Best practices for setting up Fastai on Mackbook Pro with M1 Max Chip


I recently got the MacBook Pro with M1 Max chip :star_struck:. I’d like to have local Fastai installed on the system for quick prototyping. What is the best practice of setting up the Fastai.

Shall I install Fastai directly on the Mac OS or use virtual platforms like docker? Any ideas, hints or links to get Fastai configured on the MacBook Pro with apple chip from the past experience will be much appreciated.

Thanks in advance

Kind regards,


Hi, I just installed fastai on macbook with M1 Pro by running

mamba create -n fastai
mamba activate fastai
mamba install -c fastchan fastai

Now in Python I see that torch.backends.mps.is_available() is True and I can set models to device like .to('cpu') or .to('mps')

Let me know if you are using M1 GPU in your training

1 Like

Hi Kasiannenko,

It worked for me as you said so no need for additional configs. I tried running a model using mps and it is training faster than cpu. Cool.


1 Like

For those using pip, pip install fastai also works.

1 Like

I’ve spent A LOT of time trying to get my M1 Mac working with the course using mps…

Had different breakages at Lesson 1, 2 and 4 sadly.

Issues with versions mostly around protobuf, pytorch, python etc.

My solution for the time being is to resign and say that Macbook’s aren’t currently the ideal machine for the course (and tbh probably DL) → currently using VSCode with remote environment in Paperspace. Seems to work pretty well now not dealing with setup issues and hoping I can focus now on learning vs. installing dependencies haha.

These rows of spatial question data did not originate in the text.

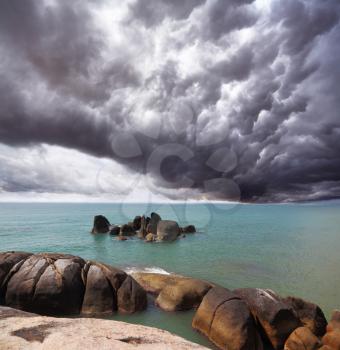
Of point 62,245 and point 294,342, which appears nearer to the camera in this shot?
point 294,342

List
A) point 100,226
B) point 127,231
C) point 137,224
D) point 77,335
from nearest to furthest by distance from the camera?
point 77,335
point 127,231
point 137,224
point 100,226

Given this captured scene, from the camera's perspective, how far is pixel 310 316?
1209 centimetres

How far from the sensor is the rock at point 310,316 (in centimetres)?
→ 1181

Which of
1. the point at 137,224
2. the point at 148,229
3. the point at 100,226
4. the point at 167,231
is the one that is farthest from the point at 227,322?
the point at 100,226

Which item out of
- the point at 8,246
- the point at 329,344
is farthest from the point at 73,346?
the point at 8,246

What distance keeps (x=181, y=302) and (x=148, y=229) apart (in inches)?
1242

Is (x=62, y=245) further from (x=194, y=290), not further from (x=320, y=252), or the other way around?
(x=320, y=252)

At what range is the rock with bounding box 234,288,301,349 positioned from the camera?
35.7 feet

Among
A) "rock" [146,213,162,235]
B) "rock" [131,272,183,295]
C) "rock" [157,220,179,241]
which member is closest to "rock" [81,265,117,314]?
"rock" [131,272,183,295]

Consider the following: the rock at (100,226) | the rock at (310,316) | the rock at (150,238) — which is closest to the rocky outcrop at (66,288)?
the rock at (310,316)

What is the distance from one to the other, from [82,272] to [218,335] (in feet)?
23.9

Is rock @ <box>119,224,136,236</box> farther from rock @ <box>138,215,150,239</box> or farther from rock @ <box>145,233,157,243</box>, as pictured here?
rock @ <box>145,233,157,243</box>

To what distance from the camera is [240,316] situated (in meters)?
10.8

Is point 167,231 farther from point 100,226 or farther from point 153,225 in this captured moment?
point 100,226
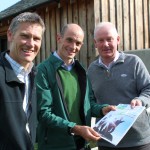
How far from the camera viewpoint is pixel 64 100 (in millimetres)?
3174

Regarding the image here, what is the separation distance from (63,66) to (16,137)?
3.29ft

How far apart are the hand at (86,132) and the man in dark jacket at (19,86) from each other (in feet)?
1.47

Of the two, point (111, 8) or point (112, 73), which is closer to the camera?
point (112, 73)

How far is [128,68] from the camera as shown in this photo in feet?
12.5

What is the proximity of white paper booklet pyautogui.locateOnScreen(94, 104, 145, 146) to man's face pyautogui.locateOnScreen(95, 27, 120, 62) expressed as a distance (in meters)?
0.71

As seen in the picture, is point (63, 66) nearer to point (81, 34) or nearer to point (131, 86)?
point (81, 34)

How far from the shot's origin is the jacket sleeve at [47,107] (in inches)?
120

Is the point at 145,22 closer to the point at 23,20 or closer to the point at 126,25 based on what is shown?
Answer: the point at 126,25

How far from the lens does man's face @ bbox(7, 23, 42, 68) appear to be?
9.01 feet

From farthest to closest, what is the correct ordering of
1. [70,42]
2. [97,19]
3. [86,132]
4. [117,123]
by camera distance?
1. [97,19]
2. [70,42]
3. [117,123]
4. [86,132]

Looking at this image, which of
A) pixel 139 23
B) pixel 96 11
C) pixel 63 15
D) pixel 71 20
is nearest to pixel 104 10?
pixel 96 11

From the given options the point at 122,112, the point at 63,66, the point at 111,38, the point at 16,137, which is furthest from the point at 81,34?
the point at 16,137

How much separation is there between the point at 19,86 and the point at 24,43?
365 mm

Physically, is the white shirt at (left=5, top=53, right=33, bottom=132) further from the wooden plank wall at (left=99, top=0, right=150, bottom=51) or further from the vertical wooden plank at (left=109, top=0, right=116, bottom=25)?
the vertical wooden plank at (left=109, top=0, right=116, bottom=25)
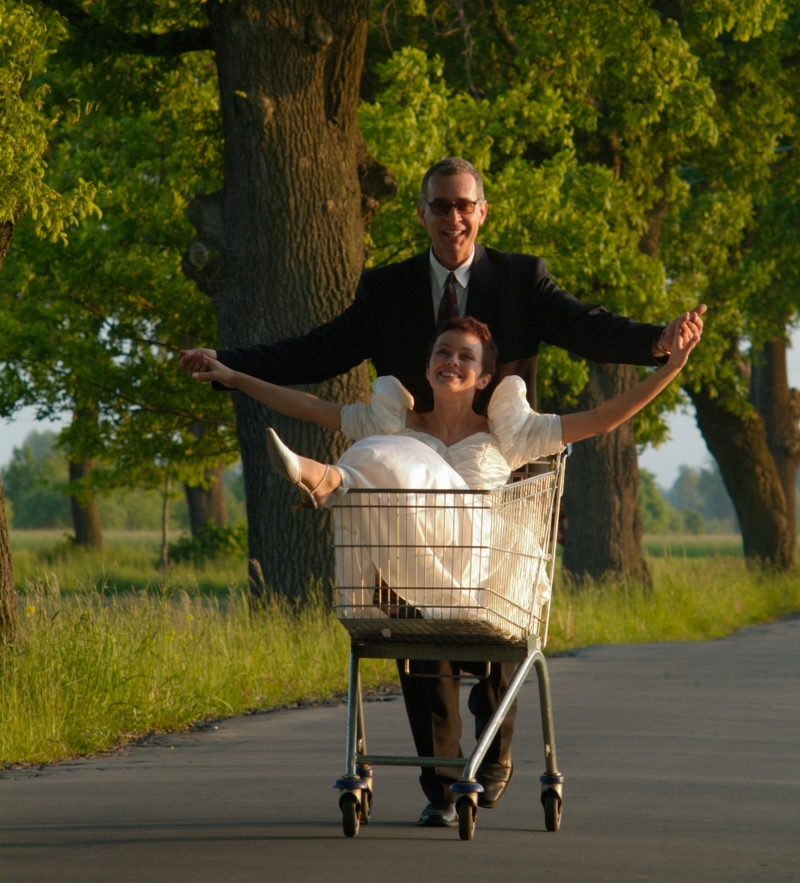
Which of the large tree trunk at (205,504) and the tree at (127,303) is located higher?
the tree at (127,303)

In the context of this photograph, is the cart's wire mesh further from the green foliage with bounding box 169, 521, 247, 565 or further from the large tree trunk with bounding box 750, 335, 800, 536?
the large tree trunk with bounding box 750, 335, 800, 536

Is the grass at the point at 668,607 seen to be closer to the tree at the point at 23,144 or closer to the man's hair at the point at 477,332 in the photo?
the tree at the point at 23,144

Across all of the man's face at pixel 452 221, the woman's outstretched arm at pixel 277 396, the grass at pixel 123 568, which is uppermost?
the man's face at pixel 452 221

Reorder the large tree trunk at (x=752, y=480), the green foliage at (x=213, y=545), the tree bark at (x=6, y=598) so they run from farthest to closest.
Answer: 1. the green foliage at (x=213, y=545)
2. the large tree trunk at (x=752, y=480)
3. the tree bark at (x=6, y=598)

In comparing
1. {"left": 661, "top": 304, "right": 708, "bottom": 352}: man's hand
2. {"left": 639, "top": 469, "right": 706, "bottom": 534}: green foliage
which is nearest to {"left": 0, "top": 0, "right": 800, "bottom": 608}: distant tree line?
{"left": 661, "top": 304, "right": 708, "bottom": 352}: man's hand

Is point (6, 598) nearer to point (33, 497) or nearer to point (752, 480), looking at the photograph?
point (752, 480)

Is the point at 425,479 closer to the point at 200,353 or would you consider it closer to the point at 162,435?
the point at 200,353

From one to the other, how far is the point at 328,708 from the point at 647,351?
5301mm

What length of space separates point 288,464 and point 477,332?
114 cm

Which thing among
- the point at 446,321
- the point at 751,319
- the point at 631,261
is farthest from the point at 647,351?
the point at 751,319

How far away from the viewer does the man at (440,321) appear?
5934mm

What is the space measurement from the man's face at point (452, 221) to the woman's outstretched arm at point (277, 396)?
0.68m

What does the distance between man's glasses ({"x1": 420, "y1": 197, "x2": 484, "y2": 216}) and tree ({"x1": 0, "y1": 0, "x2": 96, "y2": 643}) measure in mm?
3640

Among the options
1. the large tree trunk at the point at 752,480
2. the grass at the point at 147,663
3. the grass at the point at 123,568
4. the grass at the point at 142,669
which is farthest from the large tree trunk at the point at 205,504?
the grass at the point at 142,669
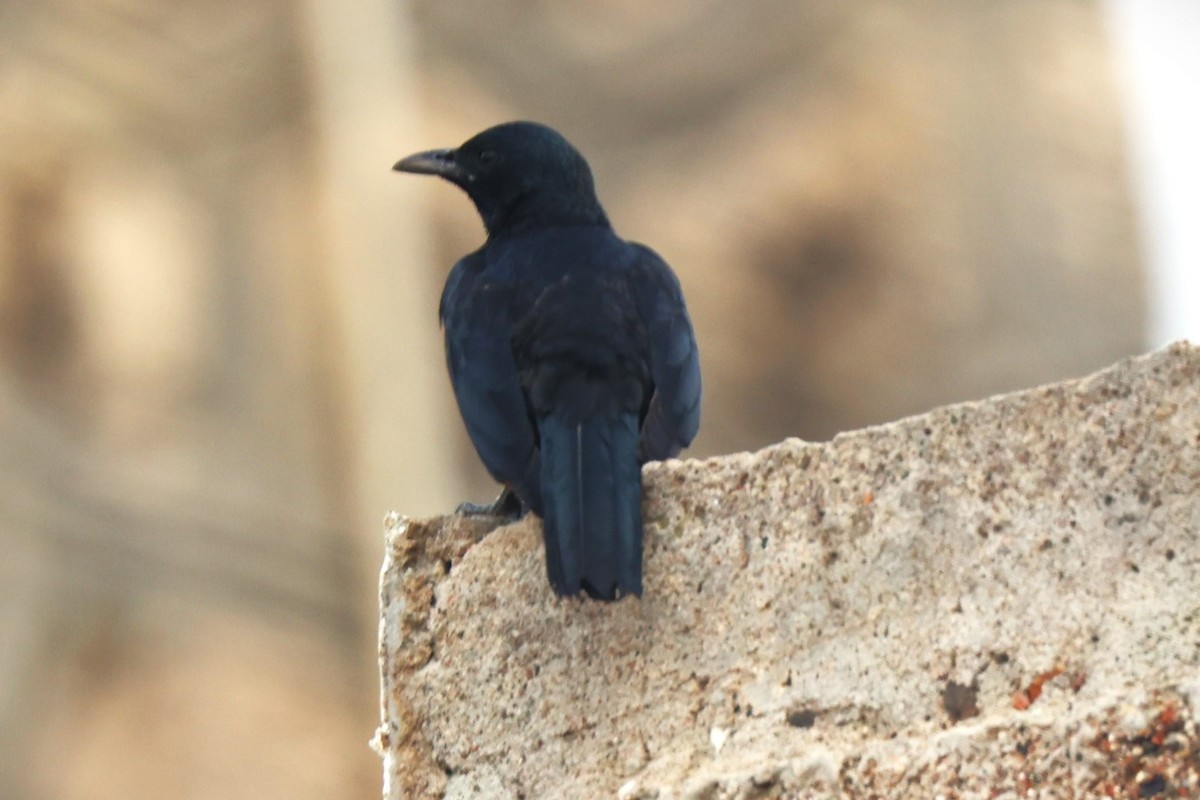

For anyone else who is interested, it’s super easy - just go here: Remote Jupyter Kernel | Paperspace



I am also using a MacBook Pro with Apple M1 Pro Chip, and I still cannot find out a solution to make that working properly. Every time I am trying to change the device to mps, I get no error but whenever I run a cell after having changed the device, I get the following message from Jupyterlab: "Kernel Restarting: The kernel for <jupyter_notebook_name> appears to have died. It will restart automatically.

Do you have any information about that? Any link to share that could be useful? I tried to gather as much information as possible until now but still unable to make things working.